Heinrich Jasper (born August 21, 1875 in Dingelbe ; † February 19, 1945 in Bergen-Belsen concentration camp ) was a social democratic politician and several times Prime Minister of the Free State of Braunschweig .

Life

Jasper came from a wealthy family, his father was a tenant of an estate. First he attended a grammar school in Hildesheim , then from 1890, after the family had moved to Braunschweig, to attend the Wilhelm grammar school there until the Abitur ; he then studied law in Munich , Leipzig and Berlin . After receiving his doctorate in 1900, he returned to Braunschweig as a trainee lawyer in 1901 and then settled in the city as a lawyer . In 1902 he joined the SPD, an unusual decision at the time for an academic . From 1903 to 1928 Jasper was a representative of his party in the Braunschweig city council . From July 1915 to November 1918 he took part in the First World War and returned to Braunschweig at the end of the war in the rank of Vice Sergeant .

Politician

After the abdication of Ernst August , the last Braunschweigischen Guelph -Herzogs, on 8 November 1918 and during the turmoil of the November Revolution in Braunschweig Jasper took the political struggle against Josef "Sepp" Oerter and the Braunschweiger Soviet Republic, which he called " the dictatorship of an undemocratic Minority ” . From January 1919 to 1920 he was a member of the National Assembly . On February 10, 1919, he was unanimously elected President of the State Assembly. The focus of his political work remained Braunschweig. On February 19, 1919, Jasper became MSPD Chairman of the City 's People's Representatives Council . After the general strike of the Brunswick workers in April 1919 and the brief occupation of the city by Freikorps troops under General Maercker , Jasper was president of the state parliament for several years.

Prime Minister

Jasper remained a member of the Braunschweig Landtag from 1919 to 1933 . In the years 1919/1920, 1922 to 1924 and finally from 1927 to 1930, Jasper, who had developed into the undisputed leader of the SPD, was Prime Minister of the Free State of Braunschweig, almost always at the same time as Minister of Finance of the country. From 1930 until the National Socialists came to power in Braunschweig, Jasper was the SPD parliamentary group leader in the state parliament.
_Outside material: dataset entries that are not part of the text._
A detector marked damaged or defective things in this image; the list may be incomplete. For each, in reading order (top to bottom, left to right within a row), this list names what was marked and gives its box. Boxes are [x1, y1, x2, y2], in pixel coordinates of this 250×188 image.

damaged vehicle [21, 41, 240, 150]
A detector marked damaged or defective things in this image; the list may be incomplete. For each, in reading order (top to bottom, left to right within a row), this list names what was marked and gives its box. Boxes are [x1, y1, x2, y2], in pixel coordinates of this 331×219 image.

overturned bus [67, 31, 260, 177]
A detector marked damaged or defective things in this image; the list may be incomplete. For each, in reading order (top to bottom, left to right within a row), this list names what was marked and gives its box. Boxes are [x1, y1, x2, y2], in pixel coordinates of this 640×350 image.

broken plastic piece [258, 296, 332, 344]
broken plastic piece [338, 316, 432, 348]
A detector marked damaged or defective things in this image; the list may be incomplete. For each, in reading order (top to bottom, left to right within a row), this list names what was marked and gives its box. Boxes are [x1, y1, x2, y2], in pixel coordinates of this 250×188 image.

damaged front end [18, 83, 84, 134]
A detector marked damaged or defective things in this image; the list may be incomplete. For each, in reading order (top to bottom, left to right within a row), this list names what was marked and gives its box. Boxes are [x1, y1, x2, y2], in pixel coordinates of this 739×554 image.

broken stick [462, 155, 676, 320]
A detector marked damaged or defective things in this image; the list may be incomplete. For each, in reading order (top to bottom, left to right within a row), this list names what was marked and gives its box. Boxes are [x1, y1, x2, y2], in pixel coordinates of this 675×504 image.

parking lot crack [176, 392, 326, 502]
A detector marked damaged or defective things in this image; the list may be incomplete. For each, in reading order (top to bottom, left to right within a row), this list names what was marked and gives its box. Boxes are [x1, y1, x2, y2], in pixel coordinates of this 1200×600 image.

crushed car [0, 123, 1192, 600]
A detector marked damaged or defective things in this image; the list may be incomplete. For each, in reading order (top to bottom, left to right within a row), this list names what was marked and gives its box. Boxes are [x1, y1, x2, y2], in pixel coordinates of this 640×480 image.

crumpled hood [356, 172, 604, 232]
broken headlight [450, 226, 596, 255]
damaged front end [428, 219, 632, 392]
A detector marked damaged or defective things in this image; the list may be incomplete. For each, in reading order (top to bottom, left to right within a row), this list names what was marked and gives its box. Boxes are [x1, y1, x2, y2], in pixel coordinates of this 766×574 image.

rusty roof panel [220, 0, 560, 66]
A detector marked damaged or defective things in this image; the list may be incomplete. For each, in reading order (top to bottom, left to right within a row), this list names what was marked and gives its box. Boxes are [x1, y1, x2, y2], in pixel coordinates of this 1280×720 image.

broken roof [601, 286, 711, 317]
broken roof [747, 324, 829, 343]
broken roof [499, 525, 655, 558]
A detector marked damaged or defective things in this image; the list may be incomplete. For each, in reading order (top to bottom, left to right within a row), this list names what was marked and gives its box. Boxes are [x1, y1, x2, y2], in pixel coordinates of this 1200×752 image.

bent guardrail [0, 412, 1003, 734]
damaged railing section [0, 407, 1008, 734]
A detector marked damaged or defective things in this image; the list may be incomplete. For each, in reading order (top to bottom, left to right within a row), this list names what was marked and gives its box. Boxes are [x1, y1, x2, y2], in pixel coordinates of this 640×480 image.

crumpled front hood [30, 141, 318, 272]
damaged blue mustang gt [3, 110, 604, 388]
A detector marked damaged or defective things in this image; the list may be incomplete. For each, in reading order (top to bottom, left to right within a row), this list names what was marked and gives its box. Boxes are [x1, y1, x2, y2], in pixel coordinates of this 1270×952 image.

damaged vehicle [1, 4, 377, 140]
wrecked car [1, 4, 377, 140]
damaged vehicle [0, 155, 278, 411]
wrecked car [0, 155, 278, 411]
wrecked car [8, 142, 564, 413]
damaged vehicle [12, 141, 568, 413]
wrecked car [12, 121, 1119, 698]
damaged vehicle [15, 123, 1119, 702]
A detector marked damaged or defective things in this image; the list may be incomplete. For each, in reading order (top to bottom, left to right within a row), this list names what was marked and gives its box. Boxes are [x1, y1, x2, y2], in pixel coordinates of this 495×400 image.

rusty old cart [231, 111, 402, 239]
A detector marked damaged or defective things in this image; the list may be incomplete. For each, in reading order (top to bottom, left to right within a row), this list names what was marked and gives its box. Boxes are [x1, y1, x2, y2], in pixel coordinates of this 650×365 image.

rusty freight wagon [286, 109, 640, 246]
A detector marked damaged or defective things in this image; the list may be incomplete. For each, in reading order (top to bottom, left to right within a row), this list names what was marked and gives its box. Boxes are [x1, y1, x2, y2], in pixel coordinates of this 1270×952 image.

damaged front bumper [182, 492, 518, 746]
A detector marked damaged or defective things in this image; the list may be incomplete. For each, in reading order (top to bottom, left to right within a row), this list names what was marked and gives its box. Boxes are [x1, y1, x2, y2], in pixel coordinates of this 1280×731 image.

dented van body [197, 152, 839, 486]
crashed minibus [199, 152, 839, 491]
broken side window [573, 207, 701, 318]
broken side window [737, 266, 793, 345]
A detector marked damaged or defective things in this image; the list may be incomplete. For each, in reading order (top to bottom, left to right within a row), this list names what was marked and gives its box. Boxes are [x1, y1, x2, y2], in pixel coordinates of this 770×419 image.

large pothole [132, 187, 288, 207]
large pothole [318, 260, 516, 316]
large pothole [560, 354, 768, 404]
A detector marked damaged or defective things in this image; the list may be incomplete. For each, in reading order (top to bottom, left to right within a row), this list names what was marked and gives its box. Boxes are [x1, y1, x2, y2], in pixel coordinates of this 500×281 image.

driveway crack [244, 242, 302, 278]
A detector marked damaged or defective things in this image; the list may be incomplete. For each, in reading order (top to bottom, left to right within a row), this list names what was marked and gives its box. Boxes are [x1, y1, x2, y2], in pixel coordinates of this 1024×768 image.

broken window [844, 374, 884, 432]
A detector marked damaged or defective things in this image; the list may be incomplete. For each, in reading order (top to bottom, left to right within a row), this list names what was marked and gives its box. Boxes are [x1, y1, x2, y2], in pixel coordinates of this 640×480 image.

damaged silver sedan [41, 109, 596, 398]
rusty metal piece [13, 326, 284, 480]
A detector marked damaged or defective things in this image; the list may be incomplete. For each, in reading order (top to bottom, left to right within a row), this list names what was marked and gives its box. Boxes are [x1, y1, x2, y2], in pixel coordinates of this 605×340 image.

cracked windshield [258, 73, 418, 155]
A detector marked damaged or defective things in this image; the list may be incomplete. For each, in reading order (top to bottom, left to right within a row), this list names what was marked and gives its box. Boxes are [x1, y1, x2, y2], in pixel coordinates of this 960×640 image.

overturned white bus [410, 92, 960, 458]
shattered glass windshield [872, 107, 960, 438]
Persecution by the Nazi regime

Shortly after the seizure of power on January 30, 1933, the new Brunswick Prime Minister, NSDAP member Dietrich Klagges , began to persecute his political opponents and thus also his predecessor in office. On March 9, 1933, the SS occupied the “ Volksfreund-Haus ”, which was the property of the SPD and where the newspaper of the same name was printed. One employee was shot dead and many others were severely ill-treated. Jasper immediately wrote a telegram to President Hindenburg in which he protested against these riots.

On March 17, 1933, the SPD executive committee of Braunschweig met in the Hotel “Monopol” to discuss the situation and how to proceed. On the way home, Jasper was arrested at the instigation of Klagges under a pretext and taken into " protective custody "; to do this, he was taken to the AOK building that the National Socialists had misused, where he was badly mistreated. Jasper was then taken to the "Volksfreund-Haus" occupied by the SS, where he was subjected to further abuse.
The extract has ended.